No obstante, Whitefield leyó por segunda vez el mismo texto: “Está establecido para los hombres que mueran una sola vez”. Del lado donde la señora de Huntington estaba de pie, vino otro grito agudo. Nuevamente, un estremecimiento de horror pasó por toda la multitud cuando anunciaron que otra persona había muerto. Pero Whitefield, en vez de llenarse de pánico como los demás, suplicó la gracia del Ayudador invisible y comenzó, con elocuencia tremenda, a prevenir de peligro a los impenitentes. Sin embargo, debemos aclarar que no siempre era vehemente o solemne. Nunca otro orador experimentó tantas formas de predicar como él.

El momento del descanso
A pesar de su gran Obra, no se puede acusar a Whitefield de buscar fama o riquezas terrenales. Sentía hambre y sed de la sencillez y sinceridad divinas. No congregó a su alrededor a sus convertidos para formar otra denominación, como algunos esperaban.

La mayor parte de sus viajes a la América del Norte los hizo a favor del orfanatorio que fundó en la Colonia de Georgia. Vivía en la pobreza y se esforzaba para conseguir lo necesario para el orfanatorio. Amaba a los huérfanos con ternura y les escribía cartas, dirigiéndose a cada uno de ellos por su nombre. Para muchos de esos niños él era el único padre y el único medio de sustento. Una gran parte de su Obra evangelizadora la realizó entre los huérfanos, y casi todos ellos permanecieron siempre creyentes fieles y unos cuantos de ellos llegaron a ser ministros del Evangelio.

Whitefield no era de físico robusto; desde su juventud sufrió casi constantemente, anhelando muchas veces partir para estar con Cristo. A la mayoría de los predicadores les es imposible predicar cuando se encuentran enfermos como él.

Fue así, como, a los 65 años de edad, durante su séptimo viaje a la América del Norte, finalizó su carrera en la tierra, una vida escogida con Cristo en Dios y derramada en un sacrificio de amor por los hombres. El día antes de fallecer tuvo que esforzarse para poder permanecer en pie. Sin embargo, al levantarse, en Exeter, ante un auditorio demasiado grande para caber dentro de ningún edificio, el poder de Dios vino sobre él y predicó como de costumbre, durante dos horas. Uno de los que asistieron dijo que “su rostro brillaba como el sol”. El fuego que se encendió en su corazón en el día de oración y ayuno de su separación para el ministerio, ardió hasta adentro de sus huesos y nunca se apagó (Jeremías 20:9).

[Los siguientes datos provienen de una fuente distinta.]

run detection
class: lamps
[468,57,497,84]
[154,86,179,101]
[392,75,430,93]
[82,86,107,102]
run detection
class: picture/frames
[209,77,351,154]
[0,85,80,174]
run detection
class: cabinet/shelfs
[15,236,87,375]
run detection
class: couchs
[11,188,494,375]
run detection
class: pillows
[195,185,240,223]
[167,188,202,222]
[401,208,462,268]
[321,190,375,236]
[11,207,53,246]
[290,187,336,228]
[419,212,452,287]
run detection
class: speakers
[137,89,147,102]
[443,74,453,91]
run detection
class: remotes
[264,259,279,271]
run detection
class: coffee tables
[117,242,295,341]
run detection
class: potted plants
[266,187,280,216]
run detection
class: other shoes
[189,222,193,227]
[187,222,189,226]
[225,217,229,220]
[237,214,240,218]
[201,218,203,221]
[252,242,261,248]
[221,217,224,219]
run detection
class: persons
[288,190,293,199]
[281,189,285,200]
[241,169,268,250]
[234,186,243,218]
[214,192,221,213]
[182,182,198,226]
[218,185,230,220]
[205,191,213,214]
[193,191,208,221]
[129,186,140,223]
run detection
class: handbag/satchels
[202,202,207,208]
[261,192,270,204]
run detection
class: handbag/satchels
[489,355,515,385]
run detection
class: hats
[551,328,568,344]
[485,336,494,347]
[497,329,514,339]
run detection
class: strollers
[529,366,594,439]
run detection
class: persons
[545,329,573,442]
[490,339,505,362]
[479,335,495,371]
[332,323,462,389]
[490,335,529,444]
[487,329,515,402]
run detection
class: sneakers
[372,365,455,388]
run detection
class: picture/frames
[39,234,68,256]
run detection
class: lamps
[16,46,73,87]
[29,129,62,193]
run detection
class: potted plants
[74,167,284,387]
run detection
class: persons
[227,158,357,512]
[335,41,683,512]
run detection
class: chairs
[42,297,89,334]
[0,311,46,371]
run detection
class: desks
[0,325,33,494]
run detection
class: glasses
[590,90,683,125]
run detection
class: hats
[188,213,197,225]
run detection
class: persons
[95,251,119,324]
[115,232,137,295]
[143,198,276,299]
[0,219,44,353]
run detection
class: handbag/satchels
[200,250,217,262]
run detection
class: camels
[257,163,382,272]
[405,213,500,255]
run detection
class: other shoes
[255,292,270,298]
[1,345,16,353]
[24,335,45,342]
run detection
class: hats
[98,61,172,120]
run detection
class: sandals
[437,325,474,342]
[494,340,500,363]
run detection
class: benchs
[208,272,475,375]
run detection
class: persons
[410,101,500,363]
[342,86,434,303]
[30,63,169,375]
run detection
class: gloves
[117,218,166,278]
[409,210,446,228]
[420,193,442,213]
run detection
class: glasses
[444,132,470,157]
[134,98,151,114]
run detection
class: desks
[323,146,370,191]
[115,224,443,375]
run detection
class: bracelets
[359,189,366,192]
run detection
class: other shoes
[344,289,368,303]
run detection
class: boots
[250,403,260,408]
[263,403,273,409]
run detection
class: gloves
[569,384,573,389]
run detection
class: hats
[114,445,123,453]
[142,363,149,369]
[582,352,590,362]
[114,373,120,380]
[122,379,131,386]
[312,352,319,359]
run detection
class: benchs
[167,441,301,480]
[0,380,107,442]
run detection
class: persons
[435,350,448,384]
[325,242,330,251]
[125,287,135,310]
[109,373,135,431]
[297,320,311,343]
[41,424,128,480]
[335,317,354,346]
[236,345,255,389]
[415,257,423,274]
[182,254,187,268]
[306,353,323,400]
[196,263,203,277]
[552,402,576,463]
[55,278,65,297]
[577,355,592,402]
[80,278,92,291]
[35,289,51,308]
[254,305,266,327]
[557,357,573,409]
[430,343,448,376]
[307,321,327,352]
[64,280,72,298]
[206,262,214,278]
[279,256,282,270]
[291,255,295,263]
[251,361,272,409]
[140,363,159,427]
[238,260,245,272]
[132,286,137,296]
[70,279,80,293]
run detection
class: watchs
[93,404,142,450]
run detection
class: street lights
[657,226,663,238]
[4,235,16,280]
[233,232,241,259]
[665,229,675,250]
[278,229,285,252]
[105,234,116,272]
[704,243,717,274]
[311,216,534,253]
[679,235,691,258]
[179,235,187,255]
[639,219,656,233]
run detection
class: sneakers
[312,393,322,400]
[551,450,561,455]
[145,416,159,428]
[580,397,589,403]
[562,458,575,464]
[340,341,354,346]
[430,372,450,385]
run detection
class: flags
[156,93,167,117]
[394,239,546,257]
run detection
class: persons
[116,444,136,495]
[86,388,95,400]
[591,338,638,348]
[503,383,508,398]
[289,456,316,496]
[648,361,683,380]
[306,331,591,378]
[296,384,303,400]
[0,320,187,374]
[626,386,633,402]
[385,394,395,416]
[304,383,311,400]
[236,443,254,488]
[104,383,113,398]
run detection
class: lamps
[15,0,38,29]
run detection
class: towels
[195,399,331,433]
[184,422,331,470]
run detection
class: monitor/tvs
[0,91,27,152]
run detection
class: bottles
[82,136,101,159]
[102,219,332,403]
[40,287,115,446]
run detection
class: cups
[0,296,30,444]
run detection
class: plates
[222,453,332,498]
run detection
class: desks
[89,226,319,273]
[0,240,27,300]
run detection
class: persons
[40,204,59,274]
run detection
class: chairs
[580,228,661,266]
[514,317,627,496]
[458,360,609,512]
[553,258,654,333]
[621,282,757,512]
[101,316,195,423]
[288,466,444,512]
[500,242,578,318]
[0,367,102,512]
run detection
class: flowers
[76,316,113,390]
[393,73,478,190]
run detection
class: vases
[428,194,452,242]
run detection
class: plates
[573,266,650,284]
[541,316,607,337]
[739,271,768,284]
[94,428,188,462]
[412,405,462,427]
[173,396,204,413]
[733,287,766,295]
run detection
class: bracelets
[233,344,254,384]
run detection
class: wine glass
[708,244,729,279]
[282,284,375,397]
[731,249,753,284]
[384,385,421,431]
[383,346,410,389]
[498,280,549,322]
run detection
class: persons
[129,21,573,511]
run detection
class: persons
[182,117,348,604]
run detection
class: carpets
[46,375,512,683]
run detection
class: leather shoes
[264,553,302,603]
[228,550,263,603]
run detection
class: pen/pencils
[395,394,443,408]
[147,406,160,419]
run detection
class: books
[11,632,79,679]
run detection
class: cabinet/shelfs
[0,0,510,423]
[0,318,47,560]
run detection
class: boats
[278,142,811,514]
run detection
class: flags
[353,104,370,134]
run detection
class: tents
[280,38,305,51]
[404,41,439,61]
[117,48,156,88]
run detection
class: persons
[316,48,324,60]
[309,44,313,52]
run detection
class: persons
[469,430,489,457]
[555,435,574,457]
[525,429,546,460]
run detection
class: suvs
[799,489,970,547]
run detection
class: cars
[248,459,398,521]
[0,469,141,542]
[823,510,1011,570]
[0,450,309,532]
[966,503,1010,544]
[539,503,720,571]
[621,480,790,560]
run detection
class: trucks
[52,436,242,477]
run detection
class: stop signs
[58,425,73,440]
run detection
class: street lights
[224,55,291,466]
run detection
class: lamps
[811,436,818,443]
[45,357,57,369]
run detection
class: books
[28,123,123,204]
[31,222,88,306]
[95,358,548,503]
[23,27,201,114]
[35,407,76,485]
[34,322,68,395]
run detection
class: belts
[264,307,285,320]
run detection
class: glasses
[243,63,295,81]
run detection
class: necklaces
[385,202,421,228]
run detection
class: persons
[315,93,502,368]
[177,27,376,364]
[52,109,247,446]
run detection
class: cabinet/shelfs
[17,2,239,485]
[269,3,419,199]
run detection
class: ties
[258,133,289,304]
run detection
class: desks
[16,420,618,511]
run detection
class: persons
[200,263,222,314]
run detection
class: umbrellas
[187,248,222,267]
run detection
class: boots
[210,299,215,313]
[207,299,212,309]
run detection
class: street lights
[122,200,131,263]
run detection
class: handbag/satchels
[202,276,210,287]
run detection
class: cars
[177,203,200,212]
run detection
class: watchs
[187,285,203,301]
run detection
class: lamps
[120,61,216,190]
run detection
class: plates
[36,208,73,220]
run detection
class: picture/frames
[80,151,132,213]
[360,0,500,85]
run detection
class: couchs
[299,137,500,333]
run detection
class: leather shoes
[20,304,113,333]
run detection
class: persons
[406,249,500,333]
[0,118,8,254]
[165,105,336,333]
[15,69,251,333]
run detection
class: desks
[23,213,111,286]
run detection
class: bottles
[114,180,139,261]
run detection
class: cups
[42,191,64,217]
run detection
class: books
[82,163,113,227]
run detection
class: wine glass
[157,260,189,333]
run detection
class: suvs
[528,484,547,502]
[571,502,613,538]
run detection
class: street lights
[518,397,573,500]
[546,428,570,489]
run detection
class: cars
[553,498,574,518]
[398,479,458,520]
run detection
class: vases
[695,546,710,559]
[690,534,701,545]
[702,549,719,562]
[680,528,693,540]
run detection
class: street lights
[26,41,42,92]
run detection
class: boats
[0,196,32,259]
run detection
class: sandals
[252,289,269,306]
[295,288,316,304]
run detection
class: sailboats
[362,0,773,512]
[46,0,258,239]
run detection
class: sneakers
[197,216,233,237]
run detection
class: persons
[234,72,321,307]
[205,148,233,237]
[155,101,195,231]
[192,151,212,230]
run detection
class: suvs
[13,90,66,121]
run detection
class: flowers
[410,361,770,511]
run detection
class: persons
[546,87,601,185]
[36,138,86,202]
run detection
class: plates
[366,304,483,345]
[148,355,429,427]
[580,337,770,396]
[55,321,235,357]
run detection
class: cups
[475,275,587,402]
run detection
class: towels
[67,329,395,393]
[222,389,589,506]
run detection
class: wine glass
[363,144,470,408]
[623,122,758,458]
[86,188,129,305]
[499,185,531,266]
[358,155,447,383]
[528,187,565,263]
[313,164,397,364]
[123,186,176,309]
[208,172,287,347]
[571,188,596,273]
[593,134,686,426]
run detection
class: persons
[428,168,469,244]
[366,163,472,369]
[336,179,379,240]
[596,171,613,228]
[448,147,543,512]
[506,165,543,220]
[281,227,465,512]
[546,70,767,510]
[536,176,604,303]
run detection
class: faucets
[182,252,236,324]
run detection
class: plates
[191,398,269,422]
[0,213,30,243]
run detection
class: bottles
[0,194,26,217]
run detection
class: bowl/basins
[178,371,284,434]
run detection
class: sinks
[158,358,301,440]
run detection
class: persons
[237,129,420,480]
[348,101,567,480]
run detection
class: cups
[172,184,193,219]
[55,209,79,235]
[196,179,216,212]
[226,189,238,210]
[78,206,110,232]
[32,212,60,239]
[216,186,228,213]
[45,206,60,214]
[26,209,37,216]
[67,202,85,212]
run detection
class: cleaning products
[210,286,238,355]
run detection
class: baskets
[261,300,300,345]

Cierta vez un hombre eminente le dijo a Whitefield: “no espero que Dios llame pronto al hermano para la morada eterna, pero cuando eso suceda, me regocijaré al oír su testimonio”. El predicador le respondió: “entonces, usted va a sufrir una desilusión, puesto que voy a morir callado. La voluntad de Dios es darme tantas oportunidades para dar testimonio de Él durante mi vida que no me serán dadas otras a la hora de mi muerte”. Y su muerte fue tal como él la predijo.

Después del Sermón que predicó en Exeter, fue a Newburyport para pasar la noche en la casa del pastor. Al subir al dormitorio se dio vuelta en la escalera y con la vela en la mano pronunció un breve mensaje a sus amigos que allí estaban e insistían en que predicase.

A las dos de la mañana se despertó. Le faltaba la respiración y le dijo a su compañero sus últimas palabras que pronunció en la tierra: “me estoy muriendo”. En su entierro, las campanas de las Iglesias de Newburyport doblaron y las banderas quedaron en media asta. Ministros de todas partes asistieron a sus funerales; millares de personas no consiguieron acercarse a la puerta de la Iglesia debido a la inmensa multitud. Cumpliendo su petición, fue enterrado bajo el púlpito de la Iglesia.

Si queremos recoger los mismos frutos de ser salvos a millares de nuestros semejantes, como lo vio Whitefield, debemos seguir su ejemplo de oración y dedicación.